Mon complexe d'où ça vient ?

Sans aucun doute de votre histoire, mais avant tout d’une erreur du regard sur soi, malheureusement trop souvent provoqué par des mots et des actes marquants. 

La sensation de complexe regroupe de manière simultanée un contenu psychique d’image, de souvenir et d’expériences, voilà pourquoi c’est un terme utilisé souvent de façon inappropriée, il est donc important de souligné que c’est une douleur ancrée dans le temps.

Les mots sont les premiers responsables ?

Tout commence avec le psychiatre Carl Gustav Jung le démontre avec “la psychologie des profondeurs”. L’expérience est significative : un sujet est confronté à une liste de mots auxquels il doit répondre par le premier mot qui lui arrive à l’esprit. L’analyse prend tous son sens lorsque Jung remarque des perturbations ( langage incorporel développé autour de la réponse). Comprenez l’essentiel ! Si les mots peuvent être à l’origine, c’est peut-être qu’il appartient uniquement à votre imaginaire mais surtout qu’il n’est pas insurmontable ! 

Quelles sont mes armes face à mon propre complexe ?

Comme mentionné précédemment, le complexe physique ou morale provient avant tout d’une erreur sur nous-même. Cette souffrance est le fruit d’une estime de soi défaillante, voilà pourquoi la première arme se trouve dans l’acceptation de nous-même.
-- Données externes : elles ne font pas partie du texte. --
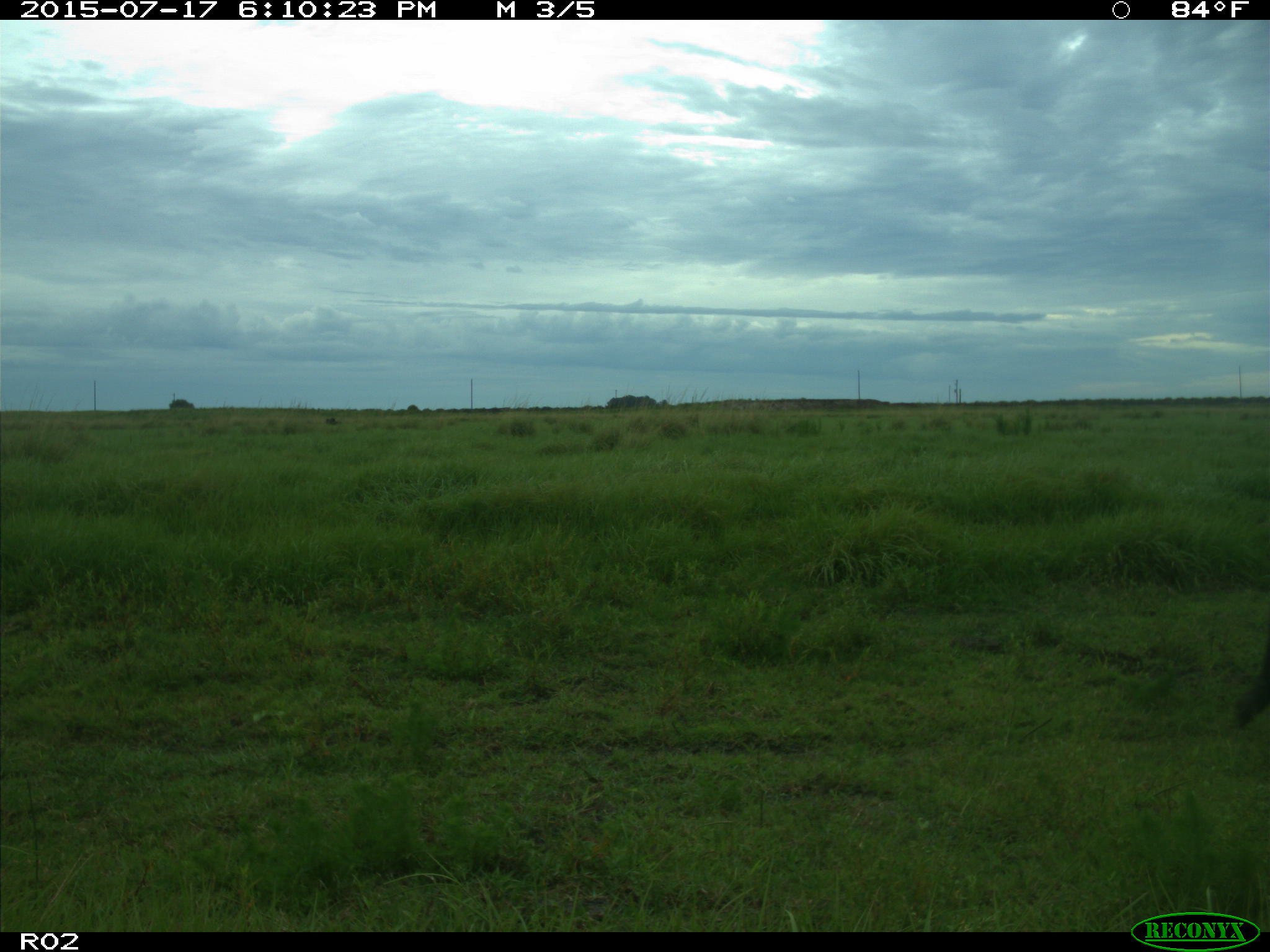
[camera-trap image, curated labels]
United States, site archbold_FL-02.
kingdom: Animalia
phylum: Chordata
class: Mammalia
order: Artiodactyla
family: Bovidae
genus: Bos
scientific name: Bos taurus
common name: domestic cow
Attention c’est un processus plus ou moins long et gardez à l’esprit que ce qui a reussi chez l’un n’est peut-être pas bon pour vous. 
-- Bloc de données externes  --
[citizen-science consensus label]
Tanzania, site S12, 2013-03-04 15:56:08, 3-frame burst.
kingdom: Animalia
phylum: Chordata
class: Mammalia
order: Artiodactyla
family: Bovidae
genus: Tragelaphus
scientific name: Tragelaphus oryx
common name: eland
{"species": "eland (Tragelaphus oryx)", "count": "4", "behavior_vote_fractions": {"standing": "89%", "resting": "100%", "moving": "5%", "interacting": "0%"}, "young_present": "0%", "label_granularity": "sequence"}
Enfin, pour comprendre quel processus est le plus adapté à notre complexe il faut puiser la forcer de se poser les bonnes questions . Mon complexe est-il physique ou mental ? A quel degré me freine-t-il dans ma vie ? 

En outre, si la souffrance, que vous la taisiez ou non, s’approche de la dysmorphophobie (pathologie psychologique) alors entamer une thérapie cognitive et comportementale (TCC) serait le choix le plus efficace, c’est un combat contre nous-même dans lequel il est important de ne pas être seul. 
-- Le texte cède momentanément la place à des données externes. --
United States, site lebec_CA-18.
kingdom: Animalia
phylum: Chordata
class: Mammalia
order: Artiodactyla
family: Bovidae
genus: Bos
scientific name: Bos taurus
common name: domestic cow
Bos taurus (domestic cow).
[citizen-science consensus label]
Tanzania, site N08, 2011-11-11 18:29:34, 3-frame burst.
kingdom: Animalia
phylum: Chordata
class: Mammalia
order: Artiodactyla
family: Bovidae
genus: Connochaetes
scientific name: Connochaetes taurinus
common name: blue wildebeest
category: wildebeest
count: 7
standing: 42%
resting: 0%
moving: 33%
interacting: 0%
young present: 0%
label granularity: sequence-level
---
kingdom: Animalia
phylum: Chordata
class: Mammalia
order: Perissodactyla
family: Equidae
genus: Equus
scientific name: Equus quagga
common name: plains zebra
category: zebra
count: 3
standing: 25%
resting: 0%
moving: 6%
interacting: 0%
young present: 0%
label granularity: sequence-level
Quand on pense que son complexe est purement physique, nombre d’entre nous serait tenté de les taire à jamais à coup de chirurgie esthétique. Avouons-le nous, c’est une solution bien radicale mais en rien immorale, l’important est de placé son bien-être en première position. Petit hic ? Le coût financier, voir même l’avis parfois négatifs de votre entourage pourrait vous confronter très vite au regret, afin de vous préserver, cette solution doit alors être mûrement réfléchi et discuter avec votre entourage et des professionnels. 

Enfin, effacer ce que vous pensiez être un défaut n’effacera pas forcément le traumatisme qu’il a laisser en vous toutes ces années, aussi le mot d’ordre est la préservation. Préservez vous de toute négativité, remplacez les dix minutes à scruter devant le miroir par dix minutes de musique, d’étirement ou de tout ce qui vous inspira un plaisir sur le moment.